▶ _Input material_

== == ==

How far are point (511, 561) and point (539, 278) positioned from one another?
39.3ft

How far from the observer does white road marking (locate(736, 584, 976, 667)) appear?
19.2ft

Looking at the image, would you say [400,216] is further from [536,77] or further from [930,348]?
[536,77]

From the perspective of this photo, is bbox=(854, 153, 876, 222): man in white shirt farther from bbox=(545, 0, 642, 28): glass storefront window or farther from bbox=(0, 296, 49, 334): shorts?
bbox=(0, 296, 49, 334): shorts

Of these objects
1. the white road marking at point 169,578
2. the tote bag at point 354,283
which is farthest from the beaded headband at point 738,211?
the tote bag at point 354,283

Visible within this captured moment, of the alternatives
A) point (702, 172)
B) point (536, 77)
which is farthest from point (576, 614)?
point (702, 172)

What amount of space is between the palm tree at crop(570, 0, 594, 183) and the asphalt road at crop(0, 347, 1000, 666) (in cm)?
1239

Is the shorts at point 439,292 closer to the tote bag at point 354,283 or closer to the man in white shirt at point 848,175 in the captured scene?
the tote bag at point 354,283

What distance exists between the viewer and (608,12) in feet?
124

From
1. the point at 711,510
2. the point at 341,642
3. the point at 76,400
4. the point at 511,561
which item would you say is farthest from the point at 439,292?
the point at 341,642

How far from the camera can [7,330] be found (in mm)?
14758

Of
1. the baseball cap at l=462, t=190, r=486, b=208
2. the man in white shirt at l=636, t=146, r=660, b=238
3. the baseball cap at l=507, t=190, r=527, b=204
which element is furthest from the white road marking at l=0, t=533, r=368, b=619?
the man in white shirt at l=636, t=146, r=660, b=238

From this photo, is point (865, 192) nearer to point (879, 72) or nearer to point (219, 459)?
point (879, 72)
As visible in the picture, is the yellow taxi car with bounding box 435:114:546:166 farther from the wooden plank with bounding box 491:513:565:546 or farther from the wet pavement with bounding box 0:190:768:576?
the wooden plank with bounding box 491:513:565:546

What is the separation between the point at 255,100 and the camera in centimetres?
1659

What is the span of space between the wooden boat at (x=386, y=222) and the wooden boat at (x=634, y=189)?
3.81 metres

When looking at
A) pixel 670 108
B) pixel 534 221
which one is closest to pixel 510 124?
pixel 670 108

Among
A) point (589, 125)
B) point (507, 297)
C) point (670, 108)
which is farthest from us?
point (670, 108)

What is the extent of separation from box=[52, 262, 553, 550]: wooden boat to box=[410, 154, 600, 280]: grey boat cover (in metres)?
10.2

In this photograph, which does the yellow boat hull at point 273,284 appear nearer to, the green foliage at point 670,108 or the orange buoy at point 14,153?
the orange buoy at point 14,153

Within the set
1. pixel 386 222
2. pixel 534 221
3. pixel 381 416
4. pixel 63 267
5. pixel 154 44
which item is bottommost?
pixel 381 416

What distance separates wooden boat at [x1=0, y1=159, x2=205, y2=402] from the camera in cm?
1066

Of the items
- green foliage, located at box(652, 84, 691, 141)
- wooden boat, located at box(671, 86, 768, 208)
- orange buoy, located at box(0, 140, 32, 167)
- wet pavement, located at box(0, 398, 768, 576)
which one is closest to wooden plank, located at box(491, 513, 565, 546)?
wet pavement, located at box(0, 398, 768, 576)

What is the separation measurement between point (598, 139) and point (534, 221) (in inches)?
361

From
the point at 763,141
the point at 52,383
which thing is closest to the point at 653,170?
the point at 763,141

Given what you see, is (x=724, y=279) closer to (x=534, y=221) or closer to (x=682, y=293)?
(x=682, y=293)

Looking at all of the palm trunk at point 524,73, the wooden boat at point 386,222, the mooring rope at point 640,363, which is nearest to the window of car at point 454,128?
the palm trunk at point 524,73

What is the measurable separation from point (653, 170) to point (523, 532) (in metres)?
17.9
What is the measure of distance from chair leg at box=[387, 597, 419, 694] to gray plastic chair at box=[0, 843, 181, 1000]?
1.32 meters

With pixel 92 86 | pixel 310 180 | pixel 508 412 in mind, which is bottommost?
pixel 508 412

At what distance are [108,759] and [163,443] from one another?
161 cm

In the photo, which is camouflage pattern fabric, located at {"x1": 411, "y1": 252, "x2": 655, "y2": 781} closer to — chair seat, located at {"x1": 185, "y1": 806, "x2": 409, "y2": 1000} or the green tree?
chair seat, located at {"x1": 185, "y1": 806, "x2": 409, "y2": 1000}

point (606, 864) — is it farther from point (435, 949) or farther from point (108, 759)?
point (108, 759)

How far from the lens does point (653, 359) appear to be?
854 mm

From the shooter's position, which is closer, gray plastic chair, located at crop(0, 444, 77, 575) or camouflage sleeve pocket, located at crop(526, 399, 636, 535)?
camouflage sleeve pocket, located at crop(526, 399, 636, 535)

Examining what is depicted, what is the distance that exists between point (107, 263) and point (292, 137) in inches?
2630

== == ==

▶ _Requirement_
Print every line of the records exactly. Omit nothing.

▶ _Task answer_
How far are point (511, 561) and point (539, 278) positioned from one another?
39.3ft

How far from the observer does white road marking (locate(736, 584, 976, 667)) appear?
19.2ft

Looking at the image, would you say [400,216] is further from [536,77] or further from [930,348]?
[536,77]

From the perspective of this photo, is bbox=(854, 153, 876, 222): man in white shirt farther from bbox=(545, 0, 642, 28): glass storefront window or farther from bbox=(0, 296, 49, 334): shorts?
bbox=(0, 296, 49, 334): shorts

Of these objects
1. the white road marking at point 169,578
2. the tote bag at point 354,283
which is farthest from the beaded headband at point 738,211?
the tote bag at point 354,283

Visible within this captured moment, of the alternatives
A) point (702, 172)
B) point (536, 77)
which is farthest from point (576, 614)?
point (702, 172)

What amount of space is between the palm tree at crop(570, 0, 594, 183) and the asphalt road at crop(0, 347, 1000, 666) (in cm)?
1239

Is the shorts at point 439,292 closer to the tote bag at point 354,283 or closer to the man in white shirt at point 848,175 in the captured scene?
the tote bag at point 354,283

What distance exists between the viewer and (608,12) in feet?
124

From
1. the point at 711,510
2. the point at 341,642
3. the point at 76,400
4. the point at 511,561
which item would you say is farthest from the point at 439,292?
the point at 341,642

How far from the camera can [7,330] be found (in mm)?
14758

Of
1. the baseball cap at l=462, t=190, r=486, b=208
2. the man in white shirt at l=636, t=146, r=660, b=238
3. the baseball cap at l=507, t=190, r=527, b=204
which element is furthest from the white road marking at l=0, t=533, r=368, b=619?
the man in white shirt at l=636, t=146, r=660, b=238

From this photo, is point (865, 192) nearer to point (879, 72) or nearer to point (219, 459)?
point (879, 72)
As visible in the picture, is the yellow taxi car with bounding box 435:114:546:166 farther from the wooden plank with bounding box 491:513:565:546 or farther from the wet pavement with bounding box 0:190:768:576?
the wooden plank with bounding box 491:513:565:546

What is the separation between the point at 255,100 and the camera in centimetres?
1659

What is the span of space between the wooden boat at (x=386, y=222) and the wooden boat at (x=634, y=189)?
3.81 metres

When looking at
A) pixel 670 108
B) pixel 534 221
which one is closest to pixel 510 124?
pixel 670 108

Among
A) point (589, 125)
B) point (507, 297)
C) point (670, 108)
which is farthest from us?
point (670, 108)

What is the extent of separation from box=[52, 262, 553, 550]: wooden boat to box=[410, 154, 600, 280]: grey boat cover (in metres)?
10.2

In this photograph, which does the yellow boat hull at point 273,284 appear nearer to, the green foliage at point 670,108 or the orange buoy at point 14,153?
the orange buoy at point 14,153

Within the set
1. pixel 386 222
2. pixel 534 221
3. pixel 381 416
4. pixel 63 267
5. pixel 154 44
which item is bottommost?
pixel 381 416

What distance separates wooden boat at [x1=0, y1=159, x2=205, y2=402] from the camera in cm?
1066

Of the items
- green foliage, located at box(652, 84, 691, 141)
- wooden boat, located at box(671, 86, 768, 208)
- orange buoy, located at box(0, 140, 32, 167)
- wet pavement, located at box(0, 398, 768, 576)
which one is closest to wooden plank, located at box(491, 513, 565, 546)?
wet pavement, located at box(0, 398, 768, 576)

What is the separation measurement between point (598, 139) and point (534, 221) (in inches)?
361

From
the point at 763,141
the point at 52,383
which thing is closest to the point at 653,170?
the point at 763,141

Given what you see, is (x=724, y=279) closer to (x=534, y=221) or closer to (x=682, y=293)?
(x=682, y=293)

Looking at all of the palm trunk at point 524,73, the wooden boat at point 386,222, the mooring rope at point 640,363, which is nearest to the window of car at point 454,128?
the palm trunk at point 524,73

What is the measurable separation from point (653, 170) to point (523, 532) (in metres)?
17.9
What is the measure of distance from chair leg at box=[387, 597, 419, 694] to gray plastic chair at box=[0, 843, 181, 1000]?
1.32 meters

With pixel 92 86 | pixel 310 180 | pixel 508 412 in mind, which is bottommost?
pixel 508 412

At what distance are [108,759] and [163,443] from one another?
161 cm

In the photo, which is camouflage pattern fabric, located at {"x1": 411, "y1": 252, "x2": 655, "y2": 781} closer to — chair seat, located at {"x1": 185, "y1": 806, "x2": 409, "y2": 1000} or the green tree?
chair seat, located at {"x1": 185, "y1": 806, "x2": 409, "y2": 1000}

point (606, 864) — is it farther from point (435, 949) or farther from point (108, 759)?
point (108, 759)

How far from the lens does point (653, 359) appear to be?
854 mm

From the shooter's position, which is closer, gray plastic chair, located at crop(0, 444, 77, 575) or camouflage sleeve pocket, located at crop(526, 399, 636, 535)?
camouflage sleeve pocket, located at crop(526, 399, 636, 535)

Examining what is depicted, what is the distance that exists between point (107, 263) and point (292, 137) in inches?
2630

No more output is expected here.